EXTRACT:

Another possible explanation of the small optical depth of water ice in the Pipe Nebula is that the formation of the ice mantle has just started. The optical depths of the water ice in nearby star-forming regions, Taurus, Lupus, and IC 5146 (the Cocoon Nebula), and in the starless cores L 183, L 429, and the globules in the Southern Coalsack, are plotted in Fig. 5 along with the present observation in the Pipe Nebula. This is not an exhaustive survey, but the recent spectroscopy by the Spitzer Space Telescope are selected with priority. The optical depth of the water ice in the Pipe Nebula is lower than that in Taurus at the same AV (Whittet et al. 1988; Smith et al. 1993; Murakawa et al. 2000), although many sightlines in Taurus are also in quiescent parts of the cloud. The optical depth of water ice in Lupus (Boogert et al. 2013) and IC 5146 (Chiar et al. 2011) aligns well with Taurus. The good correlation between AV and τ3.0 in star-forming regions implies that these environments are old enough for the growth of the ice mantle to have reached steady state. The ice column density increases proportional to AV, implying that this is due to the accumulation of the mass along the line of sight, rather than to the formation of more ice mantles.

L 183 (Whittet et al. 2013) and L 429 (Boogert et al. 2011) are evolved starless cores (prestellar cores, Crapsi et al. 2005) with no active star formation spotted currently. The water ice optical depths in L 183 and L 429 are not too different from those in Taurus. The visual extinction toward L 183 at the far-infrared continuum peak reaches ~150 mag (Pagani et al. 2004). L 429 is seen in absorption against background continuum emission up to the wavelength 70 μm by MIPS on Spitzer (Stutz et al. 2009). The visual extinction at the core center reaches 35–130 mag. The large visual extinction implies that both starless cores are in a physically evolved phase and on the verge of starting star formation.

GIVEN INFORMATION:
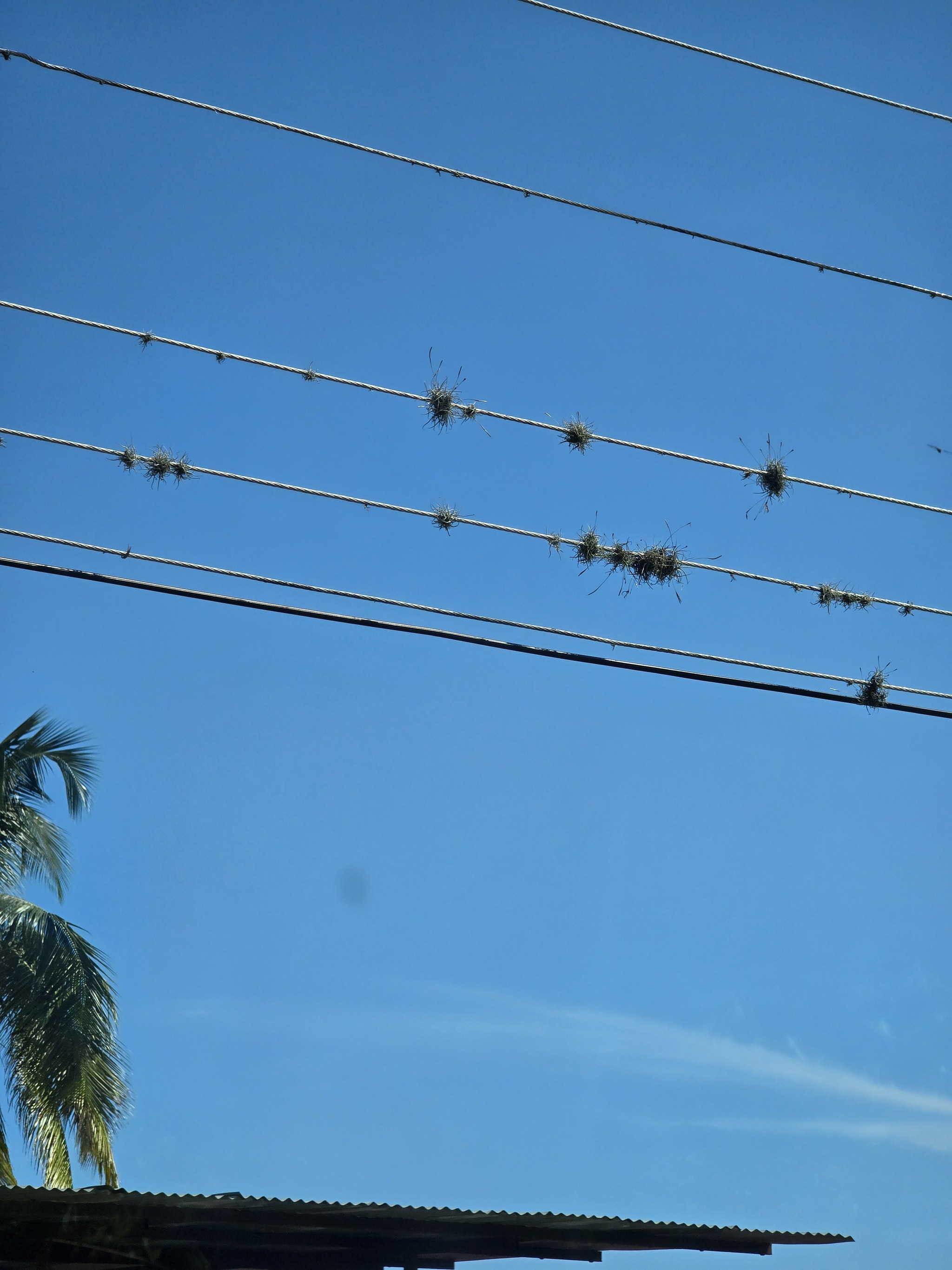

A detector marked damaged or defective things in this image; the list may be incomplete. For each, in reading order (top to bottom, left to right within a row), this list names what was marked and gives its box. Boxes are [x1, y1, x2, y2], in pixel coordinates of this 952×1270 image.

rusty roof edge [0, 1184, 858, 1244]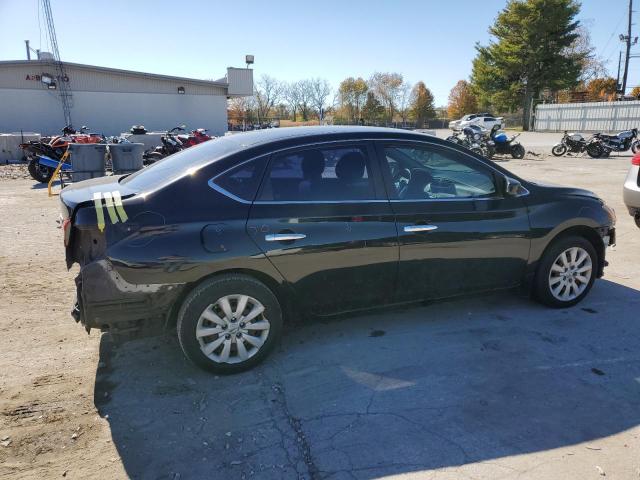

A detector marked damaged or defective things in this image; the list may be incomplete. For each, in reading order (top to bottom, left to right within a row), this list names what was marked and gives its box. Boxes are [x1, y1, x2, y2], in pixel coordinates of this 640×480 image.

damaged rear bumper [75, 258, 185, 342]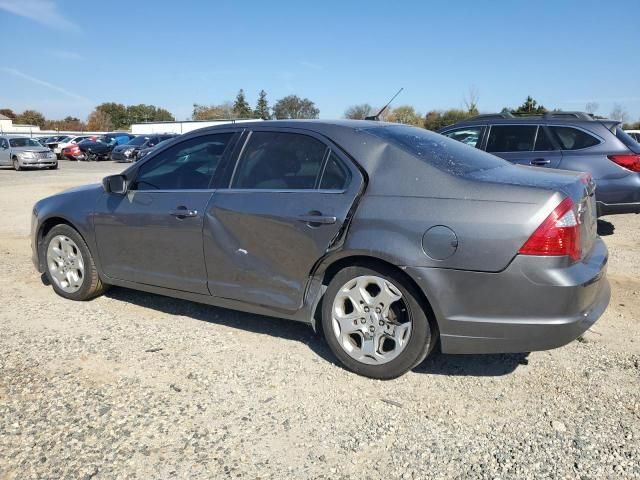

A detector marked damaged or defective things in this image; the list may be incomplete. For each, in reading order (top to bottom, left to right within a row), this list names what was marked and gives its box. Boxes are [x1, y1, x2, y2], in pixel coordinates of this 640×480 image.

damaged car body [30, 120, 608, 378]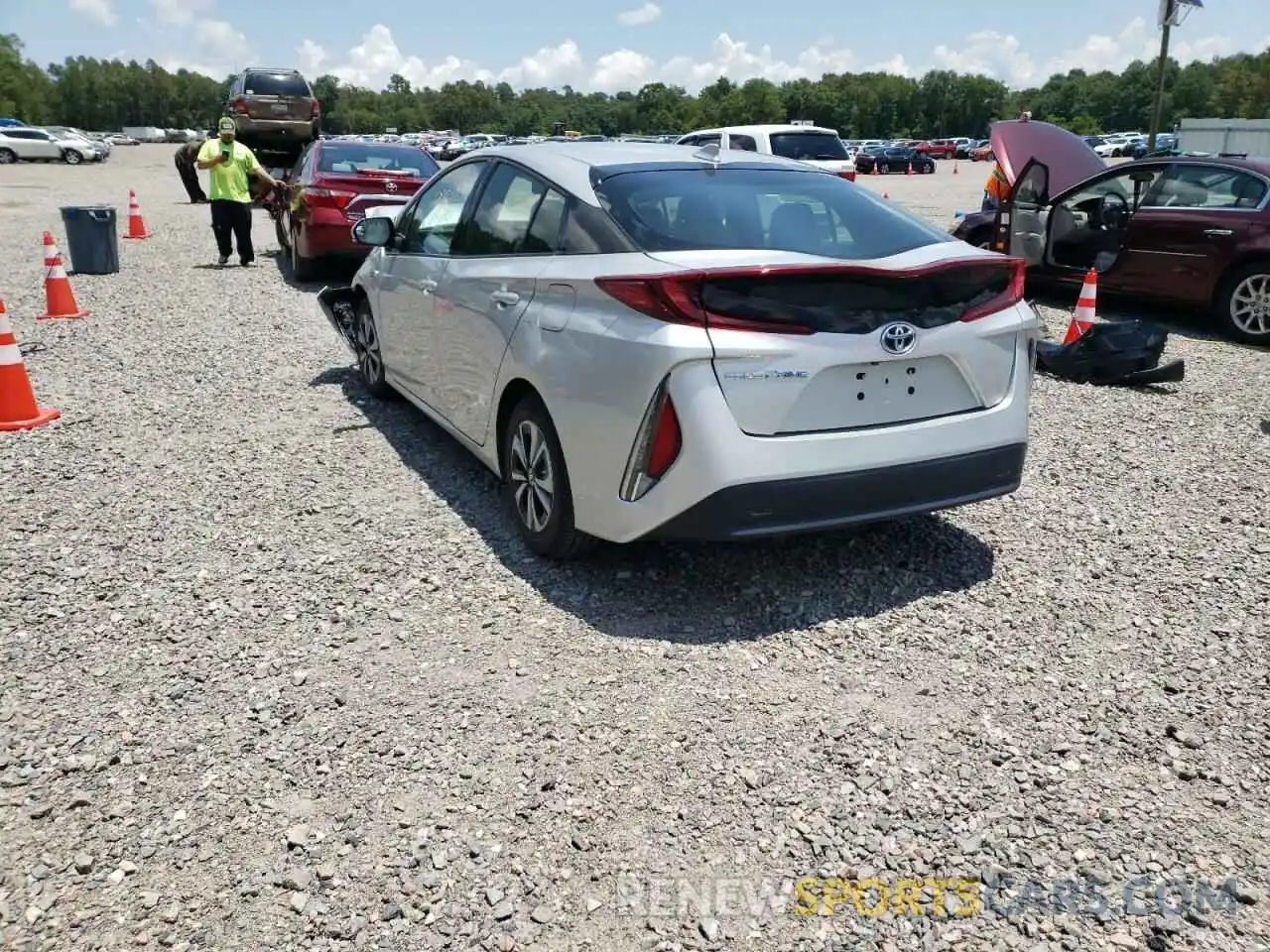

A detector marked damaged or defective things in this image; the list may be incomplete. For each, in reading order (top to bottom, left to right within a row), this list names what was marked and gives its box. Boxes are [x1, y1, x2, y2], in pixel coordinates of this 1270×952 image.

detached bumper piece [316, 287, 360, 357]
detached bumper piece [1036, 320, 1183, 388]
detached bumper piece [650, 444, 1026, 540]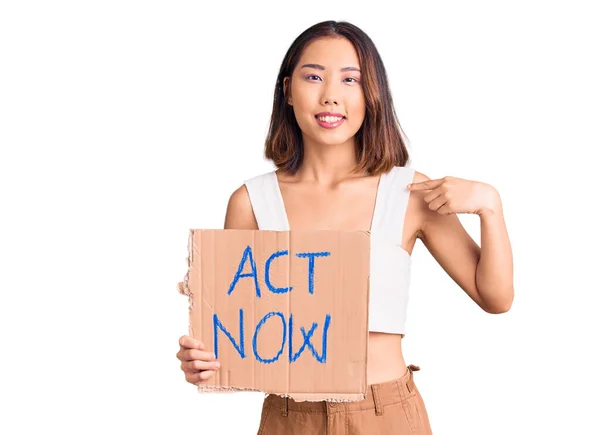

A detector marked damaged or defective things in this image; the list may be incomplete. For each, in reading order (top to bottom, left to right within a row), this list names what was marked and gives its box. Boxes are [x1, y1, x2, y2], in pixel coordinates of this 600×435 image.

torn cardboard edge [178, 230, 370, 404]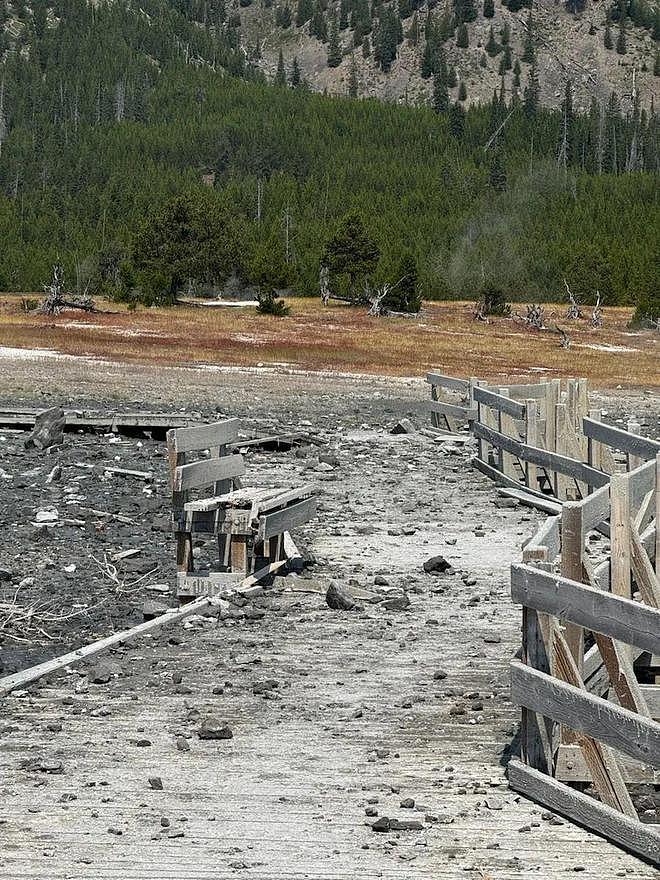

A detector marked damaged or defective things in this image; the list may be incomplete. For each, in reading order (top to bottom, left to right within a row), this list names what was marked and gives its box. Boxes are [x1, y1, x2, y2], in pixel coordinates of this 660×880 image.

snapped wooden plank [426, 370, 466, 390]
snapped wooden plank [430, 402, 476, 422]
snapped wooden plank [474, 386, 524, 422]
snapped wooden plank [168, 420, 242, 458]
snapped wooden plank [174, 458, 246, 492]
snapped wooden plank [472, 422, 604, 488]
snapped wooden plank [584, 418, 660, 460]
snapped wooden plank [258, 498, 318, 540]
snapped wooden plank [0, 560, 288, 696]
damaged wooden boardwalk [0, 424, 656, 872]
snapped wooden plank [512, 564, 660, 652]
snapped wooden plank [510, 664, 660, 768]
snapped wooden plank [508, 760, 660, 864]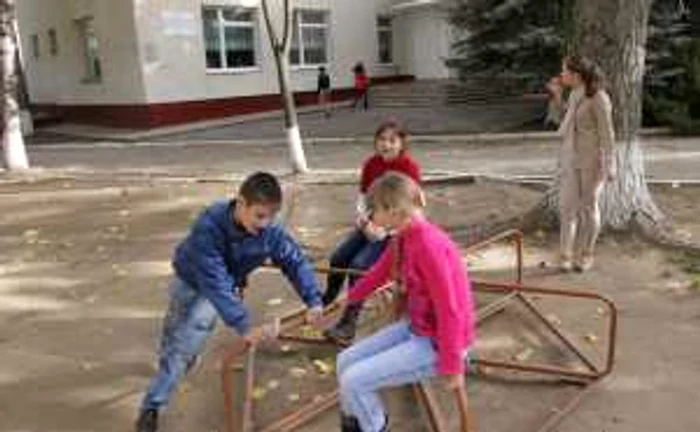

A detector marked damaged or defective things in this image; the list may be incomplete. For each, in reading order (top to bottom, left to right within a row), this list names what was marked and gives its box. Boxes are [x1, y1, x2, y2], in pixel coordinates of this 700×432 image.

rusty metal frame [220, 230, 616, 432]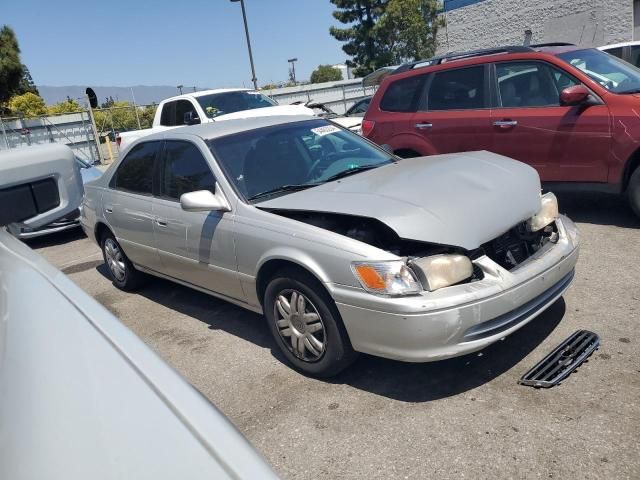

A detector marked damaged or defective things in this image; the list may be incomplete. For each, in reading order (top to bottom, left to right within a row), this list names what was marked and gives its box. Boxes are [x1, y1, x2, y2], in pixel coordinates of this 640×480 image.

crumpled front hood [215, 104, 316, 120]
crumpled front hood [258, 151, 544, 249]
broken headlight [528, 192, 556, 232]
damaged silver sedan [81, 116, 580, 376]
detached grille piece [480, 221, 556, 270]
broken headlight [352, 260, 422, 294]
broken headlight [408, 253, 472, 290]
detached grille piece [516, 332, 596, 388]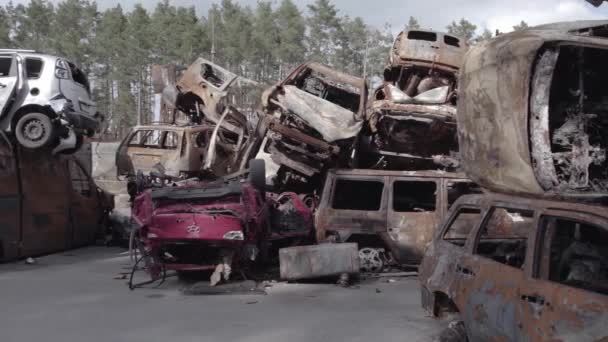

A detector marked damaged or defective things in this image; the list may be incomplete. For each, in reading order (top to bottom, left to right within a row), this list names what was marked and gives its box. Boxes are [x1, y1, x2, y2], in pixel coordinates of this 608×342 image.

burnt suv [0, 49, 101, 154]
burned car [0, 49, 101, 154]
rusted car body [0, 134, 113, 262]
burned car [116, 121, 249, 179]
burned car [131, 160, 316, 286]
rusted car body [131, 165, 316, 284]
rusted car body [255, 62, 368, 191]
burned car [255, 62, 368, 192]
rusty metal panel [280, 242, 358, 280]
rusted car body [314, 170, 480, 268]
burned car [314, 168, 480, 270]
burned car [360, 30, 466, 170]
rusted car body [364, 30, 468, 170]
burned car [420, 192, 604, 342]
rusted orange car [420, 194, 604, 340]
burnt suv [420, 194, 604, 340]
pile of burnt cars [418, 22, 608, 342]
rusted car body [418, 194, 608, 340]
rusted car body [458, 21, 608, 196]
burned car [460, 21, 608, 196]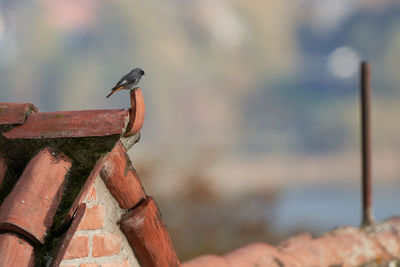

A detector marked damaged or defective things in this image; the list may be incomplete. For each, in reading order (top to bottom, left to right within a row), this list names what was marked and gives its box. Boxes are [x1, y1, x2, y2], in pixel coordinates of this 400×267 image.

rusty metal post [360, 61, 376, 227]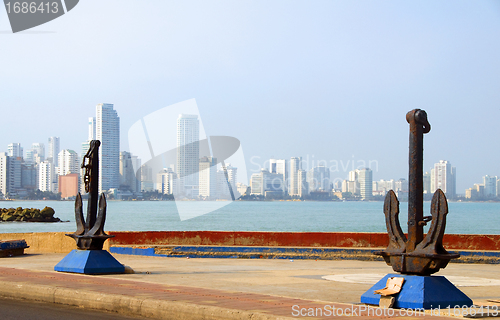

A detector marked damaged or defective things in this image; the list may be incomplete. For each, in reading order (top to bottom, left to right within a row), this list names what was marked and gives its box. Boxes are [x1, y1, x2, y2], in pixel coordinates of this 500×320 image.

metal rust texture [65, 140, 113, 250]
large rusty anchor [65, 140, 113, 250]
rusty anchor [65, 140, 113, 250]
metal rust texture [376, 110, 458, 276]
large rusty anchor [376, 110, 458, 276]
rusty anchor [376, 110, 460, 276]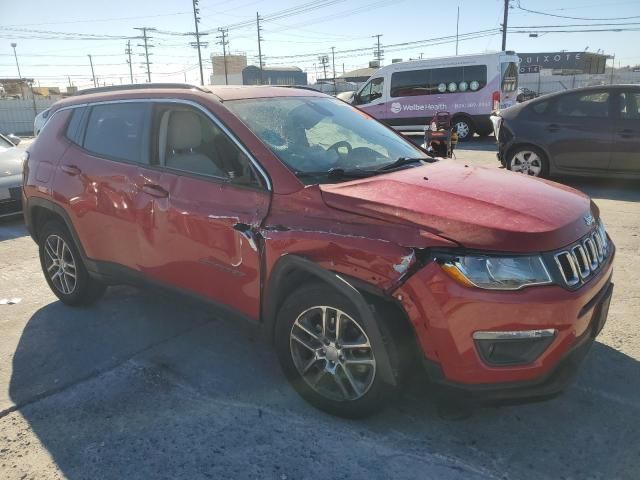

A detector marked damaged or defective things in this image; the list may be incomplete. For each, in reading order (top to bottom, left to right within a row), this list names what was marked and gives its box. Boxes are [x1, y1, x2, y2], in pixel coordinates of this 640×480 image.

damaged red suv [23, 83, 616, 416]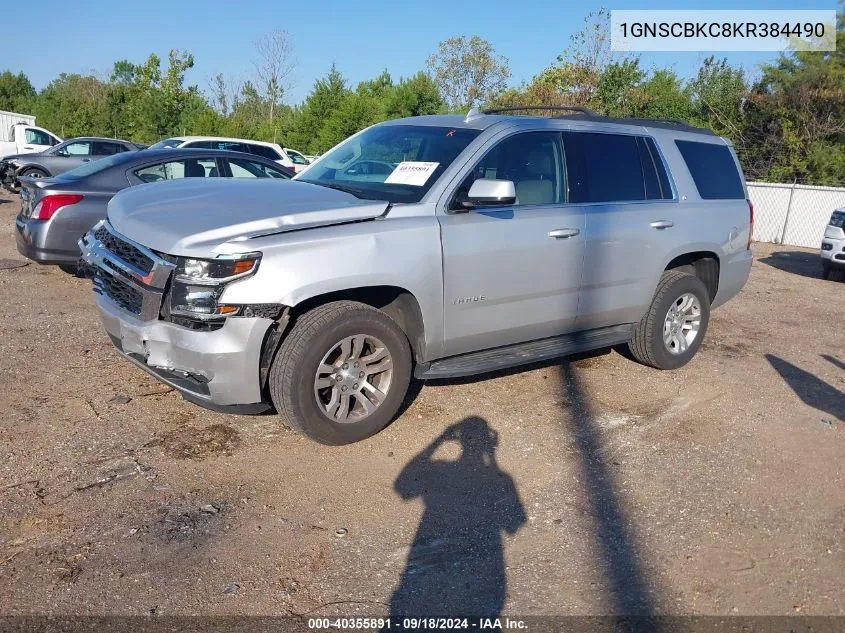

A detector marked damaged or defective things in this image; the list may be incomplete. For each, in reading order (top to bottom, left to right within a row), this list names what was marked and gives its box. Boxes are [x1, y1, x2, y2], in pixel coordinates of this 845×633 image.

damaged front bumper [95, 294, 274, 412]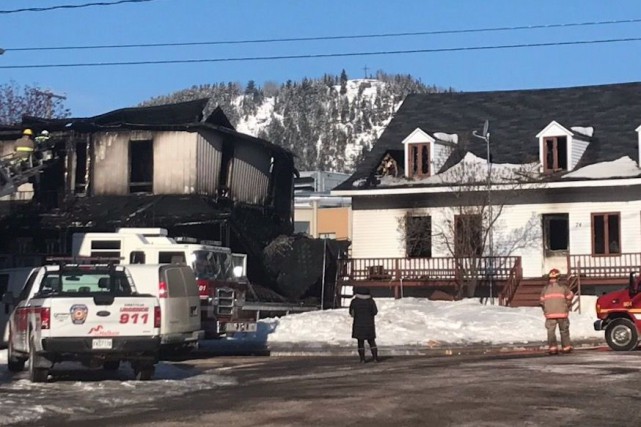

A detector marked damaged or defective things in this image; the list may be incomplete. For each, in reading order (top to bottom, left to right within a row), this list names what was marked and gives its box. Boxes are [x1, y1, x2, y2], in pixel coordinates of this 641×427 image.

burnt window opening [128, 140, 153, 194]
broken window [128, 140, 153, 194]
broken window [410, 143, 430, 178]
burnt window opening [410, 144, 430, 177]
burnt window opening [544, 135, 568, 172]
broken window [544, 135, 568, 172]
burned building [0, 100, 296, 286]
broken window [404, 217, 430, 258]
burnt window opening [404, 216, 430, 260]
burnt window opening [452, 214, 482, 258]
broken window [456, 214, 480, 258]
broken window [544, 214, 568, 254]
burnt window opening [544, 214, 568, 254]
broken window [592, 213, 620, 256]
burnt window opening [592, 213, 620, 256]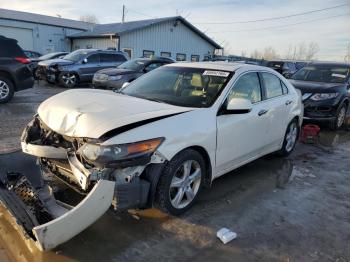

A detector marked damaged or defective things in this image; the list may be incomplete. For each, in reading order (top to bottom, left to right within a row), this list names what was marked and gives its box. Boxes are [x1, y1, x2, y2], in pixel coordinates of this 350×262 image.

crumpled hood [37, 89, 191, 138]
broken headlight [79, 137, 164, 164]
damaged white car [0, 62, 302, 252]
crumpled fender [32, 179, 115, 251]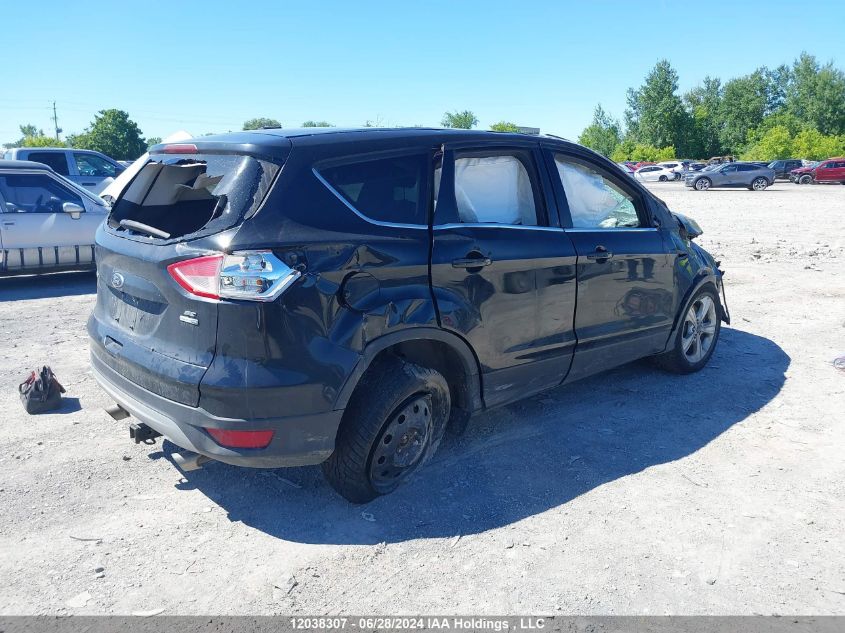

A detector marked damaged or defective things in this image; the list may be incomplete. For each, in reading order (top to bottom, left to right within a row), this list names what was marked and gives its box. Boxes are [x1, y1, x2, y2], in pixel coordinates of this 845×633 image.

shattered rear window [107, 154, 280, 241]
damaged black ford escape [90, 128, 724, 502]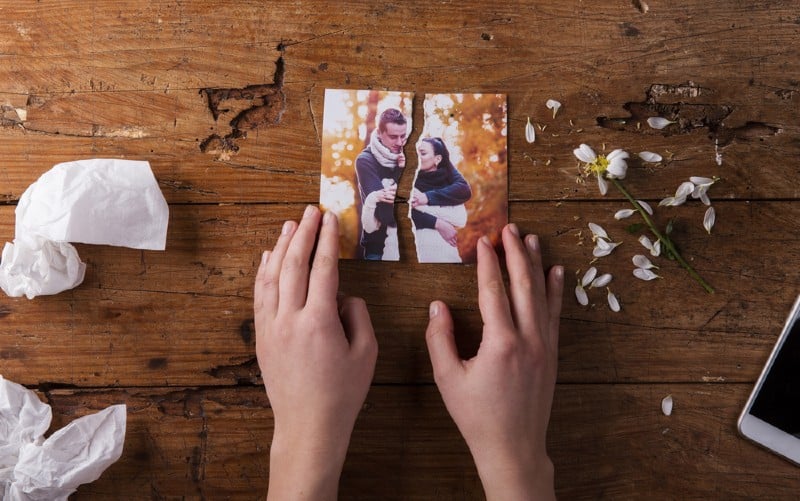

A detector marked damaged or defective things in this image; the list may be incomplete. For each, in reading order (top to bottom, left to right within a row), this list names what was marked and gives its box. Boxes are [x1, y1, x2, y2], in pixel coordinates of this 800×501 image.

TASK SET:
a - In the passage on water ice, swap "Taurus" for "Perseus" and write out the part from "L 183 (Whittet et" to "starting star formation.".
b - Name every nearby star-forming region that the passage on water ice says is plotted in Fig. 5.
The records have no connection to the passage on water ice.

ANSWER SECTION:
a -
L 183 (Whittet et al. 2013) and L 429 (Boogert et al. 2011) are evolved starless cores (prestellar cores, Crapsi et al. 2005) with no active star formation spotted currently. The water ice optical depths in L 183 and L 429 are not too different from those in Perseus. The visual extinction toward L 183 at the far-infrared continuum peak reaches ~150 mag (Pagani et al. 2004). L 429 is seen in absorption against background continuum emission up to the wavelength 70 μm by MIPS on Spitzer (Stutz et al. 2009). The visual extinction at the core center reaches 35–130 mag. The large visual extinction implies that both starless cores are in a physically evolved phase and on the verge of starting star formation.

b - Taurus, Lupus, and IC 5146 (the Cocoon Nebula)